- [PROBLEM STATEMENT] Rewrite the Hydra issue report from the words "rick-heig commented 5" through "the Hydra scripts).", replacing "Docker image" with "Docker container".

───── EXCERPTED TEXT

TheJacksonLaboratory / SVE

GNU General Public License v3.0
51 stars 12 forks source link

Calling with Hydra does not work in provided Docker container #33

Open rick-heig opened 5 years ago

rick-heig commented 5 years ago

Hello.

Problem

I used the following command to call variants using Hydra through SVE :

root@e9e29a8f2ab3:/home/working# /tools/SVE/bin/sve call -r data/ref/ref.fasta -g hg19 -a hydra sandbox/mother.bam

First of all this gives an error because the script /tools/SVE/src/hydra/scripts/combine-assembled-files.sh uses double brackets [[ which are a bash construct and the script is interpreted as a shell sh script. (This error probably doesn't come up on a machine with /bin/bash as the default shell, however this is not the case on the Docker image, where the script fails, I'd recommend either setting the default shell to /bin/bash, or calling the Hydra scripts with /bin/bash or adding a shebang to the Hydra scripts).

──────────
───── SUPPLIED MATERIAL

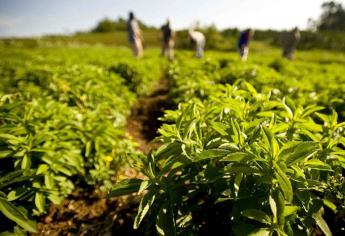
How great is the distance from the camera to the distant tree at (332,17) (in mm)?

──────────

- [COMPLETE ANSWER]
rick-heig commented 5 years ago

Hello.

Problem

I used the following command to call variants using Hydra through SVE :

root@e9e29a8f2ab3:/home/working# /tools/SVE/bin/sve call -r data/ref/ref.fasta -g hg19 -a hydra sandbox/mother.bam

First of all this gives an error because the script /tools/SVE/src/hydra/scripts/combine-assembled-files.sh uses double brackets [[ which are a bash construct and the script is interpreted as a shell sh script. (This error probably doesn't come up on a machine with /bin/bash as the default shell, however this is not the case on the Docker container, where the script fails, I'd recommend either setting the default shell to /bin/bash, or calling the Hydra scripts with /bin/bash or adding a shebang to the Hydra scripts).